The Central Italian Painters of the Renaissance
Author : Bernard Berenson
Publisher :
Page : 228 pages
File Size : 49,28 MB
Release : 1897
Category : Art, Renaissance
ISBN :
Author : Bernard Berenson
Publisher :
Page : 228 pages
File Size : 49,28 MB
Release : 1897
Category : Art, Renaissance
ISBN :
Author : Bernard Berenson
Publisher :
Page : 536 pages
File Size : 36,87 MB
Release : 2011-09
Category :
ISBN : 9781258103200
Author : Bernard Berenson
Publisher :
Page : 230 pages
File Size : 13,32 MB
Release : 1897
Category : Art, Renaissance
ISBN :
Author : Bernard Berenson
Publisher :
Page : 240 pages
File Size : 11,66 MB
Release : 1897
Category : Art, Renaissance
ISBN :
Author : Bernard Berenson
Publisher :
Page : 378 pages
File Size : 50,51 MB
Release : 1907
Category : Painters
ISBN :
Author : Bernard Berenson
Publisher :
Page : 236 pages
File Size : 14,43 MB
Release : 1896
Category : Art
ISBN :
Author :
Publisher : Penn State Press
Page : 304 pages
File Size : 18,63 MB
Release :
Category : Art
ISBN : 9780271048147
To whom should we ascribe the great flowering of the arts in Renaissance Italy? Artists like Botticelli and Michelangelo? Or wealthy, discerning patrons like Cosimo de' Medici? In recent years, scholars have attributed great importance to the role played by patrons, arguing that some should even be regarded as artists in their own right. This approach receives sharp challenge in Jill Burke's Changing Patrons, a book that draws heavily upon the author's discoveries in Florentine archives, tracing the many profound transformations in patrons' relations to the visual world of fifteenth-century Florence. Looking closely at two of the city's upwardly mobile families, Burke demonstrates that they approached the visual arts from within a grid of social, political, and religious concerns. Art for them often served as a mediator of social difference and a potent means of signifying status and identity. Changing Patrons combines visual analysis with history and anthropology to propose new interpretations of the art created by, among others, Botticelli, Filippino Lippi, and Raphael. Genuinely interdisciplinary, the book also casts light on broad issues of identity, power relations, and the visual arts in Florence, the cradle of the Renaissance.
Author : David Alan Brown
Publisher : Yale University Press
Page : 364 pages
File Size : 43,34 MB
Release : 2006-01-01
Category : Art
ISBN : 9780300116779
Presents a survey of sixty Venetian Renaissance paintings of the calibre of Bellini and Titian's "Feast of the Gods" in Washington and Giorgione's "Laura and Three Philosophers" in Vienna.
Author : Alison Wright
Publisher : Yale University Press
Page : 354 pages
File Size : 49,1 MB
Release : 2019-01-01
Category : Art
ISBN : 0300238843
Frame Work explores how framing devices in the art of Renaissance Italy respond, and appeal, to viewers in their social, religious, and political context.
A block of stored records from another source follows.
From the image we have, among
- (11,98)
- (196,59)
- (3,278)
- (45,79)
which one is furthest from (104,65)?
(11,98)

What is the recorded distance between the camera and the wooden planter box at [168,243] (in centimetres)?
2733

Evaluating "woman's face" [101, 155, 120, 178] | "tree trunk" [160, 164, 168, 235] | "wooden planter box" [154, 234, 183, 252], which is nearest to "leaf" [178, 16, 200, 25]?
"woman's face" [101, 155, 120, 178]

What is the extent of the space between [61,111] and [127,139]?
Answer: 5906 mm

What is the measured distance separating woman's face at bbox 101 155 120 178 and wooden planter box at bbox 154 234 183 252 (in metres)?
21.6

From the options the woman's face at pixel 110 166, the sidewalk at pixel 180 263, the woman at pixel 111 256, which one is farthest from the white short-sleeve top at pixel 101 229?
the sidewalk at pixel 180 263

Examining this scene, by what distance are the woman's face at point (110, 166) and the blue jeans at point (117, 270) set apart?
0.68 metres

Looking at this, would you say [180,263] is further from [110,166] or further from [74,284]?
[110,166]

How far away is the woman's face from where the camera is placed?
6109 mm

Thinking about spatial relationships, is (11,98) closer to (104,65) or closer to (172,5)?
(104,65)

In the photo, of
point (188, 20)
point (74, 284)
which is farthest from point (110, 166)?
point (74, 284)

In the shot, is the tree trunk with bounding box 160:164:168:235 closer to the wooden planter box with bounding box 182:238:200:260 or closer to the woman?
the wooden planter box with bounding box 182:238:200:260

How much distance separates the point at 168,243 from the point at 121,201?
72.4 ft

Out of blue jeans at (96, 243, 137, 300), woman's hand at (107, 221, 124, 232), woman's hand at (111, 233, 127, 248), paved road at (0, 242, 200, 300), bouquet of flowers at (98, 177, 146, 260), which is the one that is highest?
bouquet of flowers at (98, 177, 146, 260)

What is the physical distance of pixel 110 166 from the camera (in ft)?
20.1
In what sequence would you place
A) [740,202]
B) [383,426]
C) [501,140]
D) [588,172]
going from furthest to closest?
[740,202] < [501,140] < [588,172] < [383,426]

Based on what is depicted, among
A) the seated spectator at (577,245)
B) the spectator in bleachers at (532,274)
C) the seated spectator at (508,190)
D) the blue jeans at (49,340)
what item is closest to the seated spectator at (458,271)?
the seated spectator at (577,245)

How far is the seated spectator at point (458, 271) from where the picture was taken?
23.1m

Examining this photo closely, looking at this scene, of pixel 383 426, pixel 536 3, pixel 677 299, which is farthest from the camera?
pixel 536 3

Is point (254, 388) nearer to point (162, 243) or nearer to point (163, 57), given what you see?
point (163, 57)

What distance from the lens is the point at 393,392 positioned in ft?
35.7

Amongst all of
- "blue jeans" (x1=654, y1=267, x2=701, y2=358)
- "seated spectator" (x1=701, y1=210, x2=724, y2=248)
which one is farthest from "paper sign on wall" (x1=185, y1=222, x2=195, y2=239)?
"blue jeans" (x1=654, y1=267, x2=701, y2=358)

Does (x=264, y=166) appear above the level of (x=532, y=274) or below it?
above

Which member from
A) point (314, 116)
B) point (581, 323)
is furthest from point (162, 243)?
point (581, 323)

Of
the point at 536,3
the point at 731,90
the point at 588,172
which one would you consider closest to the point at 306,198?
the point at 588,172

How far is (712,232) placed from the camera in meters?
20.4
Author : Stephen J. Campbell
Publisher : University of Chicago Press
Page : 374 pages
File Size : 23,61 MB
Release : 2019-11-26
Category : Art
ISBN : 022648145X
While the masterpieces of the Italian Renaissance are usually associated with Italy’s historical seats of power, some of the era’s most characteristic works are to be found in places other than Florence, Rome, and Venice. They are the product of the diversity of regions and cultures that makes up the country. In Endless Periphery, Stephen J. Campbell examines a range of iconic works in order to unlock a rich series of local references in Renaissance art that include regional rulers, patron saints, and miracles, demonstrating, for example, that the works of Titian spoke to beholders differently in Naples, Brescia, or Milan than in his native Venice. More than a series of regional microhistories, Endless Periphery tracks the geographic mobility of Italian Renaissance art and artists, revealing a series of exchanges between artists and their patrons, as well as the power dynamics that fueled these exchanges. A counter history of one of the greatest epochs of art production, this richly illustrated book will bring new insight to our understanding of classic works of Italian art.